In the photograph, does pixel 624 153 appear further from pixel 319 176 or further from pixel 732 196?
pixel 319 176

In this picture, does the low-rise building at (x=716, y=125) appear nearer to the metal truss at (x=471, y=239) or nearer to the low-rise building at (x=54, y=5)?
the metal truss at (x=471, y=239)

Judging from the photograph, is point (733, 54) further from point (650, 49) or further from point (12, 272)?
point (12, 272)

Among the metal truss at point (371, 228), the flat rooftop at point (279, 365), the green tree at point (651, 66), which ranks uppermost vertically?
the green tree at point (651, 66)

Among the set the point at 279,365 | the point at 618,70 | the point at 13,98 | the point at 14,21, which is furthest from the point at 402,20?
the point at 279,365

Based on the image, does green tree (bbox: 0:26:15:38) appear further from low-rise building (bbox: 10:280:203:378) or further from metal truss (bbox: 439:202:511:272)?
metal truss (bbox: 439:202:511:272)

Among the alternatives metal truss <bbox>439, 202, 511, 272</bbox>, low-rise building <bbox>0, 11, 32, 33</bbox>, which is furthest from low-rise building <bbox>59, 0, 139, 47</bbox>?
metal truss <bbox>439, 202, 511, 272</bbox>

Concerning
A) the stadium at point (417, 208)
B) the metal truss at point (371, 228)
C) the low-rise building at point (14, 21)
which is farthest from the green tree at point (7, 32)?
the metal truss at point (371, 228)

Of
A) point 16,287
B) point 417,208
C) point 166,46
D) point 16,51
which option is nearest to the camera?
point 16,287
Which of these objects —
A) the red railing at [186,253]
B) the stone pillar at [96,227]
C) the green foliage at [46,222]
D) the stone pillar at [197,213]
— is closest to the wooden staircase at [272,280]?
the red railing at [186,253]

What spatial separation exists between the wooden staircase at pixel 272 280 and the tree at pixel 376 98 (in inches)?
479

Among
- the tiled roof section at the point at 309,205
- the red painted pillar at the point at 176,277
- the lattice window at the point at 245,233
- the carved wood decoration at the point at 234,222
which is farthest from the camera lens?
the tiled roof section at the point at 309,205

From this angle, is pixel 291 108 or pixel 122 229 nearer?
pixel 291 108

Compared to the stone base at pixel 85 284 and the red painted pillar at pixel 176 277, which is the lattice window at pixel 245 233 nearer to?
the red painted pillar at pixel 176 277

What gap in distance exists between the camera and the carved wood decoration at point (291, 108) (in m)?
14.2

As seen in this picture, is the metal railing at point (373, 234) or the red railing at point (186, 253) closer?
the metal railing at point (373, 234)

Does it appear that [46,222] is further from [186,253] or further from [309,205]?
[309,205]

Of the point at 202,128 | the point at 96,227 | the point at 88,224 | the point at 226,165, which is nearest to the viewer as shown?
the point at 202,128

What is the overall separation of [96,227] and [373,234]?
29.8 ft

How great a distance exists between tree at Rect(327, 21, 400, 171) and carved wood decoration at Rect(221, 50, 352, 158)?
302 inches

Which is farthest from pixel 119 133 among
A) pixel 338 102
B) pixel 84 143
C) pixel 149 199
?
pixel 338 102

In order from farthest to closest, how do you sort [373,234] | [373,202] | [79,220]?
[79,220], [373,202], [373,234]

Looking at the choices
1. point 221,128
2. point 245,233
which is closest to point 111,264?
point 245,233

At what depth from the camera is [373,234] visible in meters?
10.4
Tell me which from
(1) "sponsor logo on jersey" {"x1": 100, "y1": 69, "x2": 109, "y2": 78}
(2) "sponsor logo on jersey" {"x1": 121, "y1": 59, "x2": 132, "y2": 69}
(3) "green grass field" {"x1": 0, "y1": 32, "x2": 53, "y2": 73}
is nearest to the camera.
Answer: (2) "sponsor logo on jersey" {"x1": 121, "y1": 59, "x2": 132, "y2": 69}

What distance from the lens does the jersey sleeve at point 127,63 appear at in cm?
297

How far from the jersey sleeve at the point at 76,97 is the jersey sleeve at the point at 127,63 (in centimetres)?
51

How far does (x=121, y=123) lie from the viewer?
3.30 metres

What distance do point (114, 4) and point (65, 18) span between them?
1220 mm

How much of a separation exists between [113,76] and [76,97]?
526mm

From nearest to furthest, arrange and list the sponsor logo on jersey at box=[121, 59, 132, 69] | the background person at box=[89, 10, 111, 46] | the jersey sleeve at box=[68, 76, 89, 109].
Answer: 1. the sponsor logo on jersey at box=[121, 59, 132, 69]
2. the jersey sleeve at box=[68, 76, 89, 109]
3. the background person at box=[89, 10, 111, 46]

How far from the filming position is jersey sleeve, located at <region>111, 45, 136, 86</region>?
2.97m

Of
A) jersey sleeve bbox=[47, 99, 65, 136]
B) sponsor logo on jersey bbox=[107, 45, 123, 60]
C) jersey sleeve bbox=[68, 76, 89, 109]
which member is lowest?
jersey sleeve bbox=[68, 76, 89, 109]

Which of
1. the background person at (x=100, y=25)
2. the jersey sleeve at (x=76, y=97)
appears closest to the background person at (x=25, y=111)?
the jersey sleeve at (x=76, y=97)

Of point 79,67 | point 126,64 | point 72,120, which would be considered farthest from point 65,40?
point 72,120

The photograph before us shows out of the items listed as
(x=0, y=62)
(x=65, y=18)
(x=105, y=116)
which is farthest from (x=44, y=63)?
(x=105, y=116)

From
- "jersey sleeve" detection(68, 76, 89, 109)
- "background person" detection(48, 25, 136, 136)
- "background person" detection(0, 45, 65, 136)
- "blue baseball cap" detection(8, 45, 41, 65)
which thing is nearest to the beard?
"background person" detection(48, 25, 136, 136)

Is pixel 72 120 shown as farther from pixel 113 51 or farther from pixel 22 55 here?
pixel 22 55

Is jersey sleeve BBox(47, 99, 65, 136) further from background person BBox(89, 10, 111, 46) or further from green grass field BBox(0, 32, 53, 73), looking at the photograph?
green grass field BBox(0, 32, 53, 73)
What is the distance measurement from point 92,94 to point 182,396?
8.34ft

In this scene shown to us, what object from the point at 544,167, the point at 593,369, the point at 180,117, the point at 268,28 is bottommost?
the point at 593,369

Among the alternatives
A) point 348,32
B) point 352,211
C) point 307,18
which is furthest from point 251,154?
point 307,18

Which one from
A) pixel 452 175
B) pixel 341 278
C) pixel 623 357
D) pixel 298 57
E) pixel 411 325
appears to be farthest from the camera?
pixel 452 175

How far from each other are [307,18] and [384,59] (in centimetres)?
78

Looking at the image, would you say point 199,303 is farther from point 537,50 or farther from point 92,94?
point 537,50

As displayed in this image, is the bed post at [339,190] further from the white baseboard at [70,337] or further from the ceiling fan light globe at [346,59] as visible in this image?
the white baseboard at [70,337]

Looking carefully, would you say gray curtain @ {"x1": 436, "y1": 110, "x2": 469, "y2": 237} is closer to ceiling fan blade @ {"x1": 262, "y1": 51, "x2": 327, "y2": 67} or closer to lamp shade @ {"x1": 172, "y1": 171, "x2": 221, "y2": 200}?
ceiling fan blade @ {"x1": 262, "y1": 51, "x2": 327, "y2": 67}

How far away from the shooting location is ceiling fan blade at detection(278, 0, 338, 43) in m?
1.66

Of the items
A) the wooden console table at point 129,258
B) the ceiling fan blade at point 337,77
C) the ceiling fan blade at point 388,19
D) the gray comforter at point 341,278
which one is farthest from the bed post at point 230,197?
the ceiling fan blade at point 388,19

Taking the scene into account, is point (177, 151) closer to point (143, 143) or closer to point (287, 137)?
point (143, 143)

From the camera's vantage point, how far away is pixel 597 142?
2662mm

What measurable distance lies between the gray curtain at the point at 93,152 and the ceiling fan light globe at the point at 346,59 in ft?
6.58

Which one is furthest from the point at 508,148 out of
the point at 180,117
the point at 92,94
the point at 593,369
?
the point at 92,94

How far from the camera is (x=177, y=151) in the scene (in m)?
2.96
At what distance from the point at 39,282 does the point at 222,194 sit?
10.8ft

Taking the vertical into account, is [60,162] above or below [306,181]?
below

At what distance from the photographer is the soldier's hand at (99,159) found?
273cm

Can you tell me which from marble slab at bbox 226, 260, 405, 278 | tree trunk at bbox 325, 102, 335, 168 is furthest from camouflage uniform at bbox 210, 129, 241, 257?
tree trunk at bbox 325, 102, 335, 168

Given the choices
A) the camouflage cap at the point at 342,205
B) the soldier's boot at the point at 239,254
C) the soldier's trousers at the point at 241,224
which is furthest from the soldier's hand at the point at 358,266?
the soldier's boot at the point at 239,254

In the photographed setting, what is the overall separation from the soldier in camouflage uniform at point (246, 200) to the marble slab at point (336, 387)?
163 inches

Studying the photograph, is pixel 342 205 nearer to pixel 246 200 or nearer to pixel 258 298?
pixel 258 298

Your objective –
From the line containing "From the camera's" to the last line of the material, please quote every line exactly and only those.

Result for this exercise –
From the camera's vantage point, how far away is pixel 597 142?
2662mm

What measurable distance lies between the gray curtain at the point at 93,152 and the ceiling fan light globe at the point at 346,59 in ft?
6.58

Which one is furthest from the point at 508,148 out of
the point at 180,117
the point at 92,94
the point at 593,369
?
the point at 92,94

How far from the camera is (x=177, y=151) in the scene (in m)?
2.96
At what distance from the point at 39,282 does the point at 222,194 sit?
10.8ft

Taking the vertical into account, is [60,162] above or below [306,181]?
below

At what distance from the photographer is the soldier's hand at (99,159) found?
273cm

Can you tell me which from marble slab at bbox 226, 260, 405, 278 | tree trunk at bbox 325, 102, 335, 168 is furthest from camouflage uniform at bbox 210, 129, 241, 257?
tree trunk at bbox 325, 102, 335, 168

Given the choices
A) the camouflage cap at the point at 342,205
B) the soldier's boot at the point at 239,254
C) the soldier's trousers at the point at 241,224
which is furthest from the soldier's hand at the point at 358,266?
the soldier's boot at the point at 239,254

In the photographed setting, what is the overall separation from the soldier in camouflage uniform at point (246, 200) to the marble slab at point (336, 387)?
163 inches

Studying the photograph, is pixel 342 205 nearer to pixel 246 200 or nearer to pixel 258 298?
pixel 258 298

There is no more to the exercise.